A: We’re in a more regulated industry. So when we create a piece of content, it may get reviewed by four or five people before it gets sent out. We can’t just make it up as we go along. I work very closely alongside our compliance team, our product teams, making sure what they want to see, what they do not want to see. We use a social media content management system. You have the ability to set up workflows for your content. If we put up a tweet, it will go on its own to all those different people that need to approve it. They will review it and approve it, and then it will go on to the next person. Different things require different levels of approval. We spent quite a few years developing those different approval paths. Working really close with our compliance team was really critical to that.
IBJ: How do you measure social media success?
A: One is just your general brand awareness. Are they the right people? And how many people are you in front of? And the second is, how are your social media efforts actually impacting your bottom line? We have about 400,000 people that are following us online, and in early 2011 we had about 3,000 to 4,000 followers. It was super, super, super hard. One of the key things was that we really created super, super great content that people wanted to read. The tipping point came last summer. We hit 25,000 followers. I was ecstatic that weekend. And it kind of really took off from there.
IBJ: How do you make short-term and travelers’ medical insurance interesting enough to capture so many followers?

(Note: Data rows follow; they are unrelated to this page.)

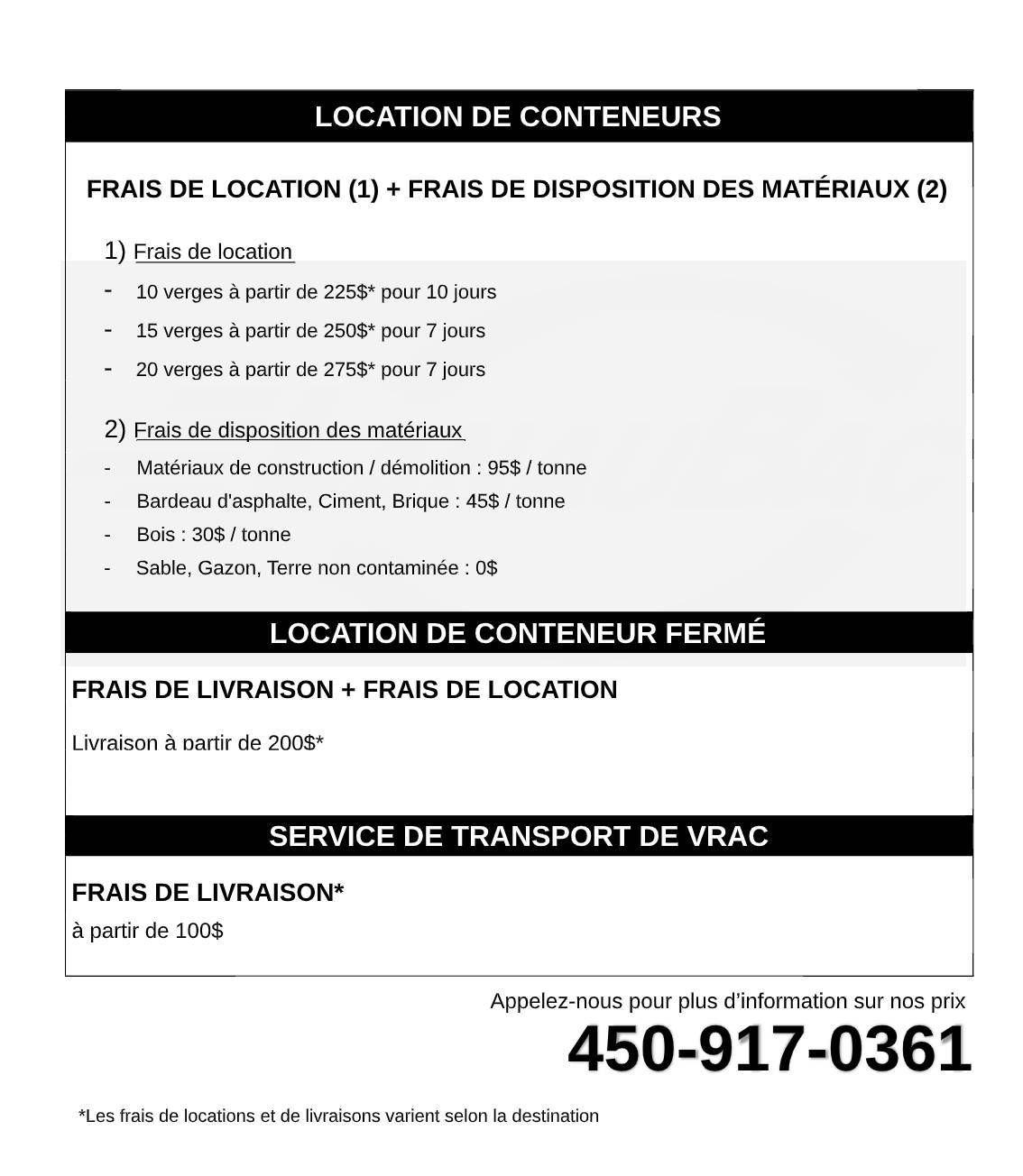 LOCATION DE CONTENEURS

FRAIS DE LOCATION (1) + FRAIS DE DISPOSITION DES MATÉRIAUX (2)

1) Frais de location

- 10 verges à partir de 225$* pour 10 jours
- 15 verges à partir de 250$* pour 7 jours
- 20 verges à partir de 275$* pour 7 jours

2) Frais de disposition des matériaux

- Matériaux de construction / démolition : 95$ / tonne
- Bardeau d'asphalte, Ciment, Brique : 45$ / tonne
- Bois : 30$ / tonne
- Sable, Gazon, Terre non contaminée : 0$

LOCATION DE CONTENEUR FERMÉ

FRAIS DE LIVRAISON + FRAIS DE LOCATION

Livraison à partir de 200$*

SERVICE DE TRANSPORT DE VRAC

FRAIS DE LIVRAISON*

à partir de 100$

Appelez-nous pour plus d'information sur nos prix

450-917-0361

*Les frais de locations et de livraisons varient selon la destination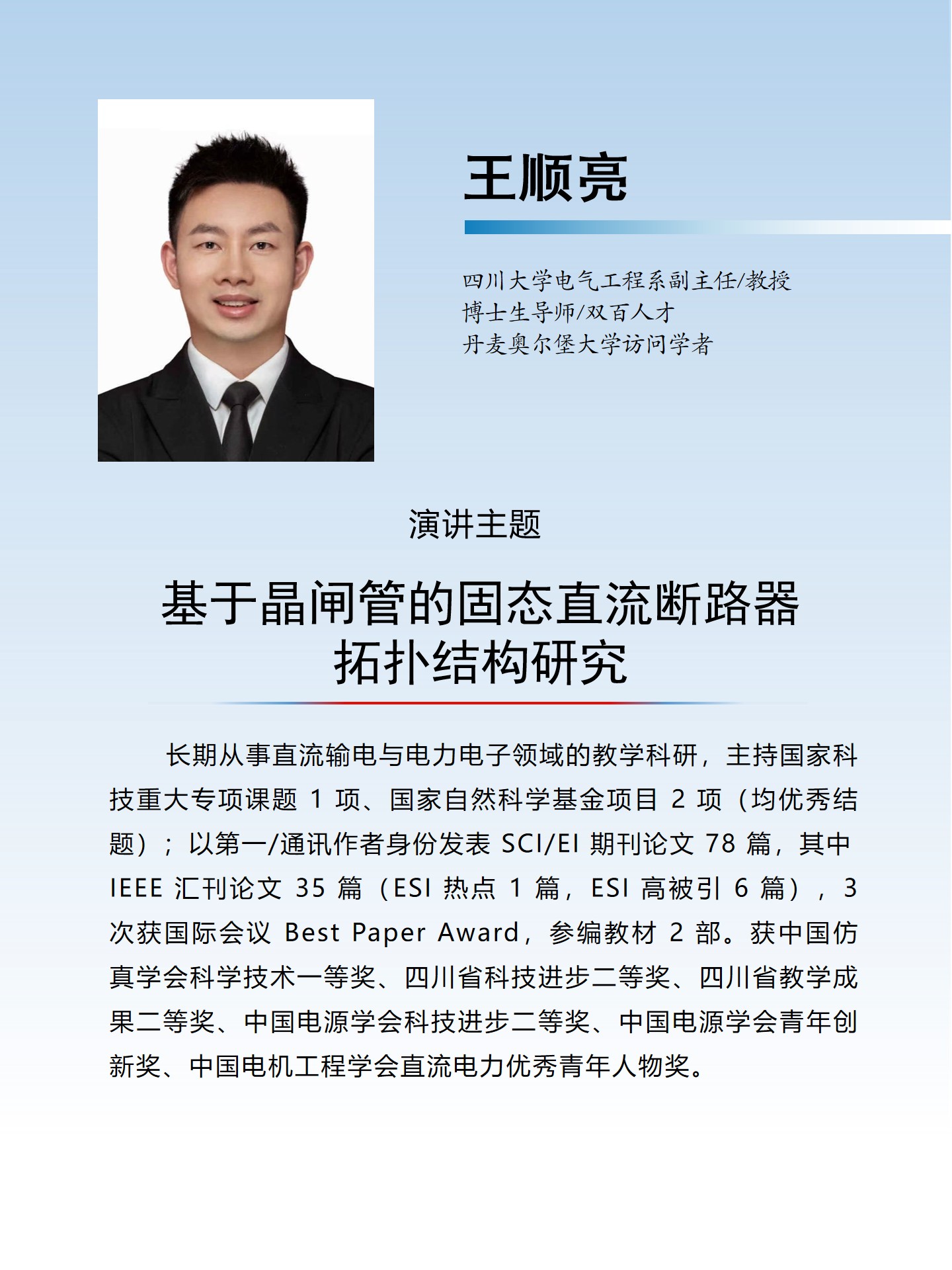 王顺亮

四川大学电气工程系副主任/教授
博士生导师/双百人才
丹麦奥尔堡大学访问学者

演讲主题

基于晶闸管的固态直流断路器
拓扑结构研究

长期从事直流输电与电力电子领域的教学科研，主持国家科技重大专项课题1项、国家自然科学基金项目2项（均优秀结题）；以第一/通讯作者身份发表SCI/EI期刊论文78篇，其中IEEE汇刊论文35篇（ESI热点1篇，ESI高被引6篇），3次获国际会议Best Paper Award，参编教材2部。获中国仿真学会科学技术一等奖、四川省科技进步二等奖、四川省教学成果二等奖、中国电源学会科技进步二等奖、中国电源学会青年创新奖、中国电机工程学会直流电力优秀青年人物奖。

A: People are not interested in insurance. It’s not an interesting topic. You’re going to run out of topics pretty quickly. To reach some of the market here, it was the question, If they’re not searching for things like travel medical insurance, what are they searching for? They’re searching for tips on how to get there or tips on what to do when they get there. So we thought we would provide content about that. We research and keep abreast of vacation ideas in between those trips. That’s something I want to make sure we’re continuing to be involved with.